Sculpting Features from Noise: Reward-Guided Hierarchical Diffusion for Task-Optimal Feature Transformation
Nanxu Gong, Zijun Li, Sixun Dong, Haoyue Bai, Wangyang Ying, Xinyuan Wang, Yanjie Fu
TL;DR
DIFFT reframes feature transformation as a reward-guided generative task that learns a compact embedding of feature sets via a VAE, samples task-relevant embeddings with a Latent Diffusion Model conditioned on tabular structure, and uses a reward-guided evaluator to steer diffusion toward high-performing transformations. A semi-autoregressive decoder then reconstructs discrete feature sets from the embeddings, enabling efficient parallel generation across features. Across 14 benchmark datasets, DIFFT delivers consistent improvements in predictive accuracy and robustness while reducing training and inference time compared with state-of-the-art baselines. By combining global distribution learning with task-specific optimization, it overcomes the limitations of discrete and continuous FT searches and offers a scalable, task-aware solution for feature engineering in tabular data.
Abstract
Feature Transformation (FT) crafts new features from original ones via mathematical operations to enhance dataset expressiveness for downstream models.

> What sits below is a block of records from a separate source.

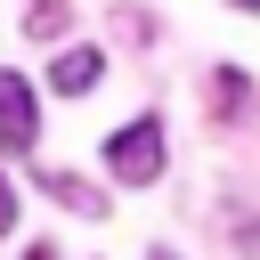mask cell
<instances>
[{"label": "cell", "mask_w": 260, "mask_h": 260, "mask_svg": "<svg viewBox=\"0 0 260 260\" xmlns=\"http://www.w3.org/2000/svg\"><path fill=\"white\" fill-rule=\"evenodd\" d=\"M8 228H16V187L0 179V236H8Z\"/></svg>", "instance_id": "52a82bcc"}, {"label": "cell", "mask_w": 260, "mask_h": 260, "mask_svg": "<svg viewBox=\"0 0 260 260\" xmlns=\"http://www.w3.org/2000/svg\"><path fill=\"white\" fill-rule=\"evenodd\" d=\"M32 138H41V122H32V89H24V73L0 65V154H32Z\"/></svg>", "instance_id": "7a4b0ae2"}, {"label": "cell", "mask_w": 260, "mask_h": 260, "mask_svg": "<svg viewBox=\"0 0 260 260\" xmlns=\"http://www.w3.org/2000/svg\"><path fill=\"white\" fill-rule=\"evenodd\" d=\"M49 195H57L65 211H81V219H98V211H106V195H98L89 179H65V171H49Z\"/></svg>", "instance_id": "277c9868"}, {"label": "cell", "mask_w": 260, "mask_h": 260, "mask_svg": "<svg viewBox=\"0 0 260 260\" xmlns=\"http://www.w3.org/2000/svg\"><path fill=\"white\" fill-rule=\"evenodd\" d=\"M24 260H57V252H49V244H32V252H24Z\"/></svg>", "instance_id": "ba28073f"}, {"label": "cell", "mask_w": 260, "mask_h": 260, "mask_svg": "<svg viewBox=\"0 0 260 260\" xmlns=\"http://www.w3.org/2000/svg\"><path fill=\"white\" fill-rule=\"evenodd\" d=\"M106 171H114L122 187H146V179L162 171V122H154V114L122 122V130L106 138Z\"/></svg>", "instance_id": "6da1fadb"}, {"label": "cell", "mask_w": 260, "mask_h": 260, "mask_svg": "<svg viewBox=\"0 0 260 260\" xmlns=\"http://www.w3.org/2000/svg\"><path fill=\"white\" fill-rule=\"evenodd\" d=\"M219 106H228V114L244 106V73H236V65H219Z\"/></svg>", "instance_id": "8992f818"}, {"label": "cell", "mask_w": 260, "mask_h": 260, "mask_svg": "<svg viewBox=\"0 0 260 260\" xmlns=\"http://www.w3.org/2000/svg\"><path fill=\"white\" fill-rule=\"evenodd\" d=\"M24 32H32V41H57V32H65V0H32Z\"/></svg>", "instance_id": "5b68a950"}, {"label": "cell", "mask_w": 260, "mask_h": 260, "mask_svg": "<svg viewBox=\"0 0 260 260\" xmlns=\"http://www.w3.org/2000/svg\"><path fill=\"white\" fill-rule=\"evenodd\" d=\"M154 260H171V252H154Z\"/></svg>", "instance_id": "30bf717a"}, {"label": "cell", "mask_w": 260, "mask_h": 260, "mask_svg": "<svg viewBox=\"0 0 260 260\" xmlns=\"http://www.w3.org/2000/svg\"><path fill=\"white\" fill-rule=\"evenodd\" d=\"M236 8H252V16H260V0H236Z\"/></svg>", "instance_id": "9c48e42d"}, {"label": "cell", "mask_w": 260, "mask_h": 260, "mask_svg": "<svg viewBox=\"0 0 260 260\" xmlns=\"http://www.w3.org/2000/svg\"><path fill=\"white\" fill-rule=\"evenodd\" d=\"M98 73H106V57H98V49H57L49 89H57V98H89V89H98Z\"/></svg>", "instance_id": "3957f363"}]
</instances>
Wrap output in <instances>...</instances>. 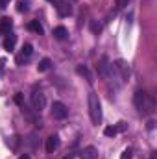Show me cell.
Wrapping results in <instances>:
<instances>
[{
    "instance_id": "e0dca14e",
    "label": "cell",
    "mask_w": 157,
    "mask_h": 159,
    "mask_svg": "<svg viewBox=\"0 0 157 159\" xmlns=\"http://www.w3.org/2000/svg\"><path fill=\"white\" fill-rule=\"evenodd\" d=\"M32 54H34V46H32L30 43L22 44V57H30Z\"/></svg>"
},
{
    "instance_id": "ba28073f",
    "label": "cell",
    "mask_w": 157,
    "mask_h": 159,
    "mask_svg": "<svg viewBox=\"0 0 157 159\" xmlns=\"http://www.w3.org/2000/svg\"><path fill=\"white\" fill-rule=\"evenodd\" d=\"M57 148H59V137L57 135H50L46 139V152L48 154H54Z\"/></svg>"
},
{
    "instance_id": "2e32d148",
    "label": "cell",
    "mask_w": 157,
    "mask_h": 159,
    "mask_svg": "<svg viewBox=\"0 0 157 159\" xmlns=\"http://www.w3.org/2000/svg\"><path fill=\"white\" fill-rule=\"evenodd\" d=\"M28 4H30V0H19L17 2V11H20V13H26L30 7H28Z\"/></svg>"
},
{
    "instance_id": "9a60e30c",
    "label": "cell",
    "mask_w": 157,
    "mask_h": 159,
    "mask_svg": "<svg viewBox=\"0 0 157 159\" xmlns=\"http://www.w3.org/2000/svg\"><path fill=\"white\" fill-rule=\"evenodd\" d=\"M50 67H52V61H50L48 57H43L39 61V65H37V70H39V72H46Z\"/></svg>"
},
{
    "instance_id": "83f0119b",
    "label": "cell",
    "mask_w": 157,
    "mask_h": 159,
    "mask_svg": "<svg viewBox=\"0 0 157 159\" xmlns=\"http://www.w3.org/2000/svg\"><path fill=\"white\" fill-rule=\"evenodd\" d=\"M22 61H24V57H22V56H19V57H17V63H19V65H22Z\"/></svg>"
},
{
    "instance_id": "484cf974",
    "label": "cell",
    "mask_w": 157,
    "mask_h": 159,
    "mask_svg": "<svg viewBox=\"0 0 157 159\" xmlns=\"http://www.w3.org/2000/svg\"><path fill=\"white\" fill-rule=\"evenodd\" d=\"M154 128H155V120H150L148 122V129H154Z\"/></svg>"
},
{
    "instance_id": "f1b7e54d",
    "label": "cell",
    "mask_w": 157,
    "mask_h": 159,
    "mask_svg": "<svg viewBox=\"0 0 157 159\" xmlns=\"http://www.w3.org/2000/svg\"><path fill=\"white\" fill-rule=\"evenodd\" d=\"M19 159H30V157H28V156H20Z\"/></svg>"
},
{
    "instance_id": "6da1fadb",
    "label": "cell",
    "mask_w": 157,
    "mask_h": 159,
    "mask_svg": "<svg viewBox=\"0 0 157 159\" xmlns=\"http://www.w3.org/2000/svg\"><path fill=\"white\" fill-rule=\"evenodd\" d=\"M133 104H135V107H137L141 113H154V109H155L154 98H152L150 94H146L144 91H137V93L133 94Z\"/></svg>"
},
{
    "instance_id": "5bb4252c",
    "label": "cell",
    "mask_w": 157,
    "mask_h": 159,
    "mask_svg": "<svg viewBox=\"0 0 157 159\" xmlns=\"http://www.w3.org/2000/svg\"><path fill=\"white\" fill-rule=\"evenodd\" d=\"M28 28H30L32 32H35L37 35H43V34H44V28H43V24H41L39 20H30Z\"/></svg>"
},
{
    "instance_id": "4316f807",
    "label": "cell",
    "mask_w": 157,
    "mask_h": 159,
    "mask_svg": "<svg viewBox=\"0 0 157 159\" xmlns=\"http://www.w3.org/2000/svg\"><path fill=\"white\" fill-rule=\"evenodd\" d=\"M7 2H9V0H0V11L6 7V4H7Z\"/></svg>"
},
{
    "instance_id": "4dcf8cb0",
    "label": "cell",
    "mask_w": 157,
    "mask_h": 159,
    "mask_svg": "<svg viewBox=\"0 0 157 159\" xmlns=\"http://www.w3.org/2000/svg\"><path fill=\"white\" fill-rule=\"evenodd\" d=\"M48 2H54V0H48Z\"/></svg>"
},
{
    "instance_id": "5b68a950",
    "label": "cell",
    "mask_w": 157,
    "mask_h": 159,
    "mask_svg": "<svg viewBox=\"0 0 157 159\" xmlns=\"http://www.w3.org/2000/svg\"><path fill=\"white\" fill-rule=\"evenodd\" d=\"M98 74L105 80L111 78V63H109L107 56H102L100 57V61H98Z\"/></svg>"
},
{
    "instance_id": "d4e9b609",
    "label": "cell",
    "mask_w": 157,
    "mask_h": 159,
    "mask_svg": "<svg viewBox=\"0 0 157 159\" xmlns=\"http://www.w3.org/2000/svg\"><path fill=\"white\" fill-rule=\"evenodd\" d=\"M4 69H6V59H4V57H0V74L4 72Z\"/></svg>"
},
{
    "instance_id": "603a6c76",
    "label": "cell",
    "mask_w": 157,
    "mask_h": 159,
    "mask_svg": "<svg viewBox=\"0 0 157 159\" xmlns=\"http://www.w3.org/2000/svg\"><path fill=\"white\" fill-rule=\"evenodd\" d=\"M91 30H92V34H98V32L102 30V26H100V24H96V22L92 20V22H91Z\"/></svg>"
},
{
    "instance_id": "4fadbf2b",
    "label": "cell",
    "mask_w": 157,
    "mask_h": 159,
    "mask_svg": "<svg viewBox=\"0 0 157 159\" xmlns=\"http://www.w3.org/2000/svg\"><path fill=\"white\" fill-rule=\"evenodd\" d=\"M54 37L57 41H65L69 37V32H67V28L65 26H57V28H54Z\"/></svg>"
},
{
    "instance_id": "ffe728a7",
    "label": "cell",
    "mask_w": 157,
    "mask_h": 159,
    "mask_svg": "<svg viewBox=\"0 0 157 159\" xmlns=\"http://www.w3.org/2000/svg\"><path fill=\"white\" fill-rule=\"evenodd\" d=\"M133 157V150L131 148H126L122 154H120V159H131Z\"/></svg>"
},
{
    "instance_id": "9c48e42d",
    "label": "cell",
    "mask_w": 157,
    "mask_h": 159,
    "mask_svg": "<svg viewBox=\"0 0 157 159\" xmlns=\"http://www.w3.org/2000/svg\"><path fill=\"white\" fill-rule=\"evenodd\" d=\"M79 159H98V150L94 146H87L79 152Z\"/></svg>"
},
{
    "instance_id": "44dd1931",
    "label": "cell",
    "mask_w": 157,
    "mask_h": 159,
    "mask_svg": "<svg viewBox=\"0 0 157 159\" xmlns=\"http://www.w3.org/2000/svg\"><path fill=\"white\" fill-rule=\"evenodd\" d=\"M13 100H15V104H17V106H24V98H22V93H17Z\"/></svg>"
},
{
    "instance_id": "52a82bcc",
    "label": "cell",
    "mask_w": 157,
    "mask_h": 159,
    "mask_svg": "<svg viewBox=\"0 0 157 159\" xmlns=\"http://www.w3.org/2000/svg\"><path fill=\"white\" fill-rule=\"evenodd\" d=\"M54 4H56V9H57L59 17H69V15H72V7H70V4H67L65 0H54Z\"/></svg>"
},
{
    "instance_id": "8992f818",
    "label": "cell",
    "mask_w": 157,
    "mask_h": 159,
    "mask_svg": "<svg viewBox=\"0 0 157 159\" xmlns=\"http://www.w3.org/2000/svg\"><path fill=\"white\" fill-rule=\"evenodd\" d=\"M52 117H54V119H59V120L67 119V117H69L67 106H65L63 102H54V104H52Z\"/></svg>"
},
{
    "instance_id": "ac0fdd59",
    "label": "cell",
    "mask_w": 157,
    "mask_h": 159,
    "mask_svg": "<svg viewBox=\"0 0 157 159\" xmlns=\"http://www.w3.org/2000/svg\"><path fill=\"white\" fill-rule=\"evenodd\" d=\"M117 133H118V131H117V128H115V126H107V128L104 129V135H105V137H115Z\"/></svg>"
},
{
    "instance_id": "d6986e66",
    "label": "cell",
    "mask_w": 157,
    "mask_h": 159,
    "mask_svg": "<svg viewBox=\"0 0 157 159\" xmlns=\"http://www.w3.org/2000/svg\"><path fill=\"white\" fill-rule=\"evenodd\" d=\"M6 144H7L9 148H13V150H15V148H17V144H19V137H11V139H7V141H6Z\"/></svg>"
},
{
    "instance_id": "7402d4cb",
    "label": "cell",
    "mask_w": 157,
    "mask_h": 159,
    "mask_svg": "<svg viewBox=\"0 0 157 159\" xmlns=\"http://www.w3.org/2000/svg\"><path fill=\"white\" fill-rule=\"evenodd\" d=\"M115 128H117L118 133H122V131H126V129H128V124H126V122H118Z\"/></svg>"
},
{
    "instance_id": "277c9868",
    "label": "cell",
    "mask_w": 157,
    "mask_h": 159,
    "mask_svg": "<svg viewBox=\"0 0 157 159\" xmlns=\"http://www.w3.org/2000/svg\"><path fill=\"white\" fill-rule=\"evenodd\" d=\"M44 106H46V96L41 93V91H34V94H32V107H34V111L35 113H41L43 109H44Z\"/></svg>"
},
{
    "instance_id": "f546056e",
    "label": "cell",
    "mask_w": 157,
    "mask_h": 159,
    "mask_svg": "<svg viewBox=\"0 0 157 159\" xmlns=\"http://www.w3.org/2000/svg\"><path fill=\"white\" fill-rule=\"evenodd\" d=\"M63 159H74V156H67V157H63Z\"/></svg>"
},
{
    "instance_id": "3957f363",
    "label": "cell",
    "mask_w": 157,
    "mask_h": 159,
    "mask_svg": "<svg viewBox=\"0 0 157 159\" xmlns=\"http://www.w3.org/2000/svg\"><path fill=\"white\" fill-rule=\"evenodd\" d=\"M111 72L115 74V78L118 80V85H122L126 80L129 78V65H128V61H124V59H117L115 63H111Z\"/></svg>"
},
{
    "instance_id": "7c38bea8",
    "label": "cell",
    "mask_w": 157,
    "mask_h": 159,
    "mask_svg": "<svg viewBox=\"0 0 157 159\" xmlns=\"http://www.w3.org/2000/svg\"><path fill=\"white\" fill-rule=\"evenodd\" d=\"M76 70H78L79 76H83L89 83H92V81H94V80H92V74H91V70H89V67H87V65H78V69H76Z\"/></svg>"
},
{
    "instance_id": "30bf717a",
    "label": "cell",
    "mask_w": 157,
    "mask_h": 159,
    "mask_svg": "<svg viewBox=\"0 0 157 159\" xmlns=\"http://www.w3.org/2000/svg\"><path fill=\"white\" fill-rule=\"evenodd\" d=\"M15 44H17V35L9 32V34L6 35V39H4V50L13 52V50H15Z\"/></svg>"
},
{
    "instance_id": "cb8c5ba5",
    "label": "cell",
    "mask_w": 157,
    "mask_h": 159,
    "mask_svg": "<svg viewBox=\"0 0 157 159\" xmlns=\"http://www.w3.org/2000/svg\"><path fill=\"white\" fill-rule=\"evenodd\" d=\"M128 2H129V0H117V7H118V9L126 7V6H128Z\"/></svg>"
},
{
    "instance_id": "7a4b0ae2",
    "label": "cell",
    "mask_w": 157,
    "mask_h": 159,
    "mask_svg": "<svg viewBox=\"0 0 157 159\" xmlns=\"http://www.w3.org/2000/svg\"><path fill=\"white\" fill-rule=\"evenodd\" d=\"M89 115L94 126H98L102 122V104L96 93H89Z\"/></svg>"
},
{
    "instance_id": "8fae6325",
    "label": "cell",
    "mask_w": 157,
    "mask_h": 159,
    "mask_svg": "<svg viewBox=\"0 0 157 159\" xmlns=\"http://www.w3.org/2000/svg\"><path fill=\"white\" fill-rule=\"evenodd\" d=\"M11 28H13V20H11L9 17H4V19H0V34L7 35V34L11 32Z\"/></svg>"
}]
</instances>
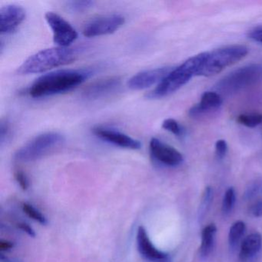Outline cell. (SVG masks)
<instances>
[{"label": "cell", "instance_id": "cell-1", "mask_svg": "<svg viewBox=\"0 0 262 262\" xmlns=\"http://www.w3.org/2000/svg\"><path fill=\"white\" fill-rule=\"evenodd\" d=\"M92 75L90 70H62L38 78L30 86L33 98L46 97L70 91L83 83Z\"/></svg>", "mask_w": 262, "mask_h": 262}, {"label": "cell", "instance_id": "cell-4", "mask_svg": "<svg viewBox=\"0 0 262 262\" xmlns=\"http://www.w3.org/2000/svg\"><path fill=\"white\" fill-rule=\"evenodd\" d=\"M248 53V49L243 45L227 46L207 52L206 57L197 76L205 77L214 76L227 67L242 60Z\"/></svg>", "mask_w": 262, "mask_h": 262}, {"label": "cell", "instance_id": "cell-6", "mask_svg": "<svg viewBox=\"0 0 262 262\" xmlns=\"http://www.w3.org/2000/svg\"><path fill=\"white\" fill-rule=\"evenodd\" d=\"M65 142L60 133L50 132L33 138L15 153L14 158L19 162H32L54 151Z\"/></svg>", "mask_w": 262, "mask_h": 262}, {"label": "cell", "instance_id": "cell-2", "mask_svg": "<svg viewBox=\"0 0 262 262\" xmlns=\"http://www.w3.org/2000/svg\"><path fill=\"white\" fill-rule=\"evenodd\" d=\"M207 52L199 53L187 59L182 65L173 69L171 73L146 95L148 99H161L169 96L188 83L193 76H197L206 57Z\"/></svg>", "mask_w": 262, "mask_h": 262}, {"label": "cell", "instance_id": "cell-28", "mask_svg": "<svg viewBox=\"0 0 262 262\" xmlns=\"http://www.w3.org/2000/svg\"><path fill=\"white\" fill-rule=\"evenodd\" d=\"M228 151V145L226 141L219 139L215 143V154L217 159H222L226 156Z\"/></svg>", "mask_w": 262, "mask_h": 262}, {"label": "cell", "instance_id": "cell-22", "mask_svg": "<svg viewBox=\"0 0 262 262\" xmlns=\"http://www.w3.org/2000/svg\"><path fill=\"white\" fill-rule=\"evenodd\" d=\"M235 203V191L233 188L227 190L222 201V211L225 215H228L232 211Z\"/></svg>", "mask_w": 262, "mask_h": 262}, {"label": "cell", "instance_id": "cell-18", "mask_svg": "<svg viewBox=\"0 0 262 262\" xmlns=\"http://www.w3.org/2000/svg\"><path fill=\"white\" fill-rule=\"evenodd\" d=\"M246 230V225L242 221H237L231 225L228 233V242L230 246L234 248L238 243Z\"/></svg>", "mask_w": 262, "mask_h": 262}, {"label": "cell", "instance_id": "cell-10", "mask_svg": "<svg viewBox=\"0 0 262 262\" xmlns=\"http://www.w3.org/2000/svg\"><path fill=\"white\" fill-rule=\"evenodd\" d=\"M149 150L153 159L166 166H178L183 162L180 151L157 138H152L150 141Z\"/></svg>", "mask_w": 262, "mask_h": 262}, {"label": "cell", "instance_id": "cell-16", "mask_svg": "<svg viewBox=\"0 0 262 262\" xmlns=\"http://www.w3.org/2000/svg\"><path fill=\"white\" fill-rule=\"evenodd\" d=\"M262 248V236L259 233H251L247 236L241 245V261L248 262L253 260L260 253Z\"/></svg>", "mask_w": 262, "mask_h": 262}, {"label": "cell", "instance_id": "cell-20", "mask_svg": "<svg viewBox=\"0 0 262 262\" xmlns=\"http://www.w3.org/2000/svg\"><path fill=\"white\" fill-rule=\"evenodd\" d=\"M22 207L24 212L29 217L34 220L35 222H38L42 225H46L48 223V221H47L46 216L31 204L26 202V203L23 204Z\"/></svg>", "mask_w": 262, "mask_h": 262}, {"label": "cell", "instance_id": "cell-9", "mask_svg": "<svg viewBox=\"0 0 262 262\" xmlns=\"http://www.w3.org/2000/svg\"><path fill=\"white\" fill-rule=\"evenodd\" d=\"M121 85L122 79L119 76L104 78L87 85L82 91V96L90 102L99 100L116 93Z\"/></svg>", "mask_w": 262, "mask_h": 262}, {"label": "cell", "instance_id": "cell-27", "mask_svg": "<svg viewBox=\"0 0 262 262\" xmlns=\"http://www.w3.org/2000/svg\"><path fill=\"white\" fill-rule=\"evenodd\" d=\"M14 174L15 179L20 188L24 191H27L30 188V180H29L28 176L23 170L20 169L16 170Z\"/></svg>", "mask_w": 262, "mask_h": 262}, {"label": "cell", "instance_id": "cell-29", "mask_svg": "<svg viewBox=\"0 0 262 262\" xmlns=\"http://www.w3.org/2000/svg\"><path fill=\"white\" fill-rule=\"evenodd\" d=\"M249 213L253 217H259L262 216V199H257L251 204L249 208Z\"/></svg>", "mask_w": 262, "mask_h": 262}, {"label": "cell", "instance_id": "cell-3", "mask_svg": "<svg viewBox=\"0 0 262 262\" xmlns=\"http://www.w3.org/2000/svg\"><path fill=\"white\" fill-rule=\"evenodd\" d=\"M77 53L72 49L55 47L32 55L18 69L19 75L36 74L68 65L76 60Z\"/></svg>", "mask_w": 262, "mask_h": 262}, {"label": "cell", "instance_id": "cell-11", "mask_svg": "<svg viewBox=\"0 0 262 262\" xmlns=\"http://www.w3.org/2000/svg\"><path fill=\"white\" fill-rule=\"evenodd\" d=\"M172 70V67H166L145 70L133 76L127 84L132 90H145L160 83Z\"/></svg>", "mask_w": 262, "mask_h": 262}, {"label": "cell", "instance_id": "cell-8", "mask_svg": "<svg viewBox=\"0 0 262 262\" xmlns=\"http://www.w3.org/2000/svg\"><path fill=\"white\" fill-rule=\"evenodd\" d=\"M45 19L53 31V41L59 47L67 48L77 39L78 33L74 27L57 13L47 12Z\"/></svg>", "mask_w": 262, "mask_h": 262}, {"label": "cell", "instance_id": "cell-25", "mask_svg": "<svg viewBox=\"0 0 262 262\" xmlns=\"http://www.w3.org/2000/svg\"><path fill=\"white\" fill-rule=\"evenodd\" d=\"M162 128L166 131L170 132L176 136H182L183 135V128L179 125L177 121L173 119H167L162 122Z\"/></svg>", "mask_w": 262, "mask_h": 262}, {"label": "cell", "instance_id": "cell-14", "mask_svg": "<svg viewBox=\"0 0 262 262\" xmlns=\"http://www.w3.org/2000/svg\"><path fill=\"white\" fill-rule=\"evenodd\" d=\"M136 242L139 253L146 260L150 262H171L168 254L155 247L143 226L138 228Z\"/></svg>", "mask_w": 262, "mask_h": 262}, {"label": "cell", "instance_id": "cell-24", "mask_svg": "<svg viewBox=\"0 0 262 262\" xmlns=\"http://www.w3.org/2000/svg\"><path fill=\"white\" fill-rule=\"evenodd\" d=\"M262 192V181L257 179L250 184L245 193V198L247 200H251L257 197Z\"/></svg>", "mask_w": 262, "mask_h": 262}, {"label": "cell", "instance_id": "cell-15", "mask_svg": "<svg viewBox=\"0 0 262 262\" xmlns=\"http://www.w3.org/2000/svg\"><path fill=\"white\" fill-rule=\"evenodd\" d=\"M222 98L217 92H205L201 97L200 102L190 108L189 116L199 117L213 110H217L222 105Z\"/></svg>", "mask_w": 262, "mask_h": 262}, {"label": "cell", "instance_id": "cell-23", "mask_svg": "<svg viewBox=\"0 0 262 262\" xmlns=\"http://www.w3.org/2000/svg\"><path fill=\"white\" fill-rule=\"evenodd\" d=\"M94 1L90 0H77V1H70L67 3V7L70 11L73 13H82L86 11L94 5Z\"/></svg>", "mask_w": 262, "mask_h": 262}, {"label": "cell", "instance_id": "cell-26", "mask_svg": "<svg viewBox=\"0 0 262 262\" xmlns=\"http://www.w3.org/2000/svg\"><path fill=\"white\" fill-rule=\"evenodd\" d=\"M11 137V126L7 119H3L0 123V145L4 146Z\"/></svg>", "mask_w": 262, "mask_h": 262}, {"label": "cell", "instance_id": "cell-21", "mask_svg": "<svg viewBox=\"0 0 262 262\" xmlns=\"http://www.w3.org/2000/svg\"><path fill=\"white\" fill-rule=\"evenodd\" d=\"M237 122L241 125L248 128H254L262 123V114L260 113H248L237 116Z\"/></svg>", "mask_w": 262, "mask_h": 262}, {"label": "cell", "instance_id": "cell-19", "mask_svg": "<svg viewBox=\"0 0 262 262\" xmlns=\"http://www.w3.org/2000/svg\"><path fill=\"white\" fill-rule=\"evenodd\" d=\"M213 197H214V194H213L212 188L210 186L205 188L203 194H202L200 205H199V220H202V219L205 217V214L208 212L210 207H211V203H212Z\"/></svg>", "mask_w": 262, "mask_h": 262}, {"label": "cell", "instance_id": "cell-12", "mask_svg": "<svg viewBox=\"0 0 262 262\" xmlns=\"http://www.w3.org/2000/svg\"><path fill=\"white\" fill-rule=\"evenodd\" d=\"M93 133L96 137L121 148L137 150L142 146L140 141L133 139L128 135L114 128L96 126L93 128Z\"/></svg>", "mask_w": 262, "mask_h": 262}, {"label": "cell", "instance_id": "cell-17", "mask_svg": "<svg viewBox=\"0 0 262 262\" xmlns=\"http://www.w3.org/2000/svg\"><path fill=\"white\" fill-rule=\"evenodd\" d=\"M217 227L214 224H209L202 230V242L200 246V254L202 257H206L211 254L214 247Z\"/></svg>", "mask_w": 262, "mask_h": 262}, {"label": "cell", "instance_id": "cell-5", "mask_svg": "<svg viewBox=\"0 0 262 262\" xmlns=\"http://www.w3.org/2000/svg\"><path fill=\"white\" fill-rule=\"evenodd\" d=\"M262 81V65L250 64L224 76L216 83L215 90L225 95L238 93Z\"/></svg>", "mask_w": 262, "mask_h": 262}, {"label": "cell", "instance_id": "cell-31", "mask_svg": "<svg viewBox=\"0 0 262 262\" xmlns=\"http://www.w3.org/2000/svg\"><path fill=\"white\" fill-rule=\"evenodd\" d=\"M17 227L24 232L27 233L30 237H36V232L33 228L26 222H21L17 224Z\"/></svg>", "mask_w": 262, "mask_h": 262}, {"label": "cell", "instance_id": "cell-7", "mask_svg": "<svg viewBox=\"0 0 262 262\" xmlns=\"http://www.w3.org/2000/svg\"><path fill=\"white\" fill-rule=\"evenodd\" d=\"M125 21V17L120 14L102 15L89 21L84 26L82 34L90 38L113 34L124 25Z\"/></svg>", "mask_w": 262, "mask_h": 262}, {"label": "cell", "instance_id": "cell-32", "mask_svg": "<svg viewBox=\"0 0 262 262\" xmlns=\"http://www.w3.org/2000/svg\"><path fill=\"white\" fill-rule=\"evenodd\" d=\"M14 247L13 242H10L8 240H1L0 241V251H7L13 249Z\"/></svg>", "mask_w": 262, "mask_h": 262}, {"label": "cell", "instance_id": "cell-30", "mask_svg": "<svg viewBox=\"0 0 262 262\" xmlns=\"http://www.w3.org/2000/svg\"><path fill=\"white\" fill-rule=\"evenodd\" d=\"M248 37L254 42L262 43V27L251 30L248 34Z\"/></svg>", "mask_w": 262, "mask_h": 262}, {"label": "cell", "instance_id": "cell-13", "mask_svg": "<svg viewBox=\"0 0 262 262\" xmlns=\"http://www.w3.org/2000/svg\"><path fill=\"white\" fill-rule=\"evenodd\" d=\"M26 10L20 6L10 4L0 10V33L11 34L17 30L26 19Z\"/></svg>", "mask_w": 262, "mask_h": 262}]
</instances>
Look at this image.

However, existing FT methods exhibit critical limitations: discrete search struggles with enormous combinatorial spaces, impeding practical use; and continuous search, being highly sensitive to initialization and step sizes, often becomes trapped in local optima, restricting global exploration. To overcome these limitations, DIFFT redefines FT as a reward-guided generative task. It first learns a compact and expressive latent space for feature sets using a Variational Auto-Encoder (VAE). A Latent Diffusion Model (LDM) then navigates this space to generate high-quality feature embeddings, its trajectory guided by a performance evaluator towards task-specific optima. This synthesis of global distribution learning (from LDM) and targeted optimization (reward guidance) produces potent embeddings, which a novel semi-autoregressive decoder efficiently converts into structured, discrete features, preserving intra-feature dependencies while allowing parallel inter-feature generation. Extensive experiments on 14 benchmark datasets show DIFFT consistently outperforms state-of-the-art baselines in predictive accuracy and robustness, with significantly lower training and inference times.